At the time, police initially traced Poncak before questioning him, but no charges were filed. However, it was after this first complaint that everything changed, the columnist of The PressIsabelle Hachey.
In early 2020, Mr. Rioux began receiving a torrent of threats, insults and hateful messages on Twitter, Instagram and YouTube, as well as by email.
The artist was at a point where he even dreaded sitting in front of his computer in the morning, starting his day. “I was starting to get scared. I received photos of myself with a target in my forehead. Photos of me, as a child, being shot by people,” he explained in an interview.
Mr. Rioux finally filed a complaint a second time in the fall of 2020. An investigation was opened again. And almost a year later, on August 4, 2021, Gatineau police, supported by the Montreal cybercrime squad, arrested Peter Poncak, aged 38, after linking his various online accounts to an address IP.
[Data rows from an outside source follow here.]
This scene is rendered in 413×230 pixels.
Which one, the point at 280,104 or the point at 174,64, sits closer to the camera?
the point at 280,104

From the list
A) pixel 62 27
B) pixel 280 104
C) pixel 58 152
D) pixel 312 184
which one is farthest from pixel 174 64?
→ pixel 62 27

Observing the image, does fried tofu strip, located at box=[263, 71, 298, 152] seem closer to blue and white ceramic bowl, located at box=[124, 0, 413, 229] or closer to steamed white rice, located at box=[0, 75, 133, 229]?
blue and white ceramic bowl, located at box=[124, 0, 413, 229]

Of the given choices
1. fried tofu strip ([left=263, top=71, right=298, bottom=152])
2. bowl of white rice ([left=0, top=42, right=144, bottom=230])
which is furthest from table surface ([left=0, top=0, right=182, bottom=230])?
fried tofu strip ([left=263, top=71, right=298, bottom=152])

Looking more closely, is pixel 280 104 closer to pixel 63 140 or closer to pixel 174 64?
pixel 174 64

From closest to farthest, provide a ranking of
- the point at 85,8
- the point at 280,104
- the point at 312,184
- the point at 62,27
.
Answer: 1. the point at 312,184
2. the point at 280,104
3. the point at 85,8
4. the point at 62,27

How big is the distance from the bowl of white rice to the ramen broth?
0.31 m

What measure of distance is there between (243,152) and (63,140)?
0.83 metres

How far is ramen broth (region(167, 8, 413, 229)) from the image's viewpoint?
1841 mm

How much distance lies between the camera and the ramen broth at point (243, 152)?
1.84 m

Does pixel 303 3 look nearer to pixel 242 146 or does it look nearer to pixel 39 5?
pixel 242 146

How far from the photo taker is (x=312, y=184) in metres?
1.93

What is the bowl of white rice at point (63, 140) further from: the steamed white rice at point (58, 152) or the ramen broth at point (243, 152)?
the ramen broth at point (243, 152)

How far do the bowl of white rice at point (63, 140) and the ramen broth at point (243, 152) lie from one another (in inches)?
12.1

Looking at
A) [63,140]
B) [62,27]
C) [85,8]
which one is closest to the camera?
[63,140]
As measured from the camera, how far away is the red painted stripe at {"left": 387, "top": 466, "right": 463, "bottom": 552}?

In March, after nearly two years of legal proceedings, Peter Poncak was finally found guilty of criminal harassment, a charge that carries a maximum prison term of ten years. Poncak was known online by pseudonyms like Nick Gurr and youranalmaster, among others. “If you are the victim of online hate, file a complaint. It’s worth it. The more you do it, the more hateful people will fear taking action,” Sébastien Rioux said immediately.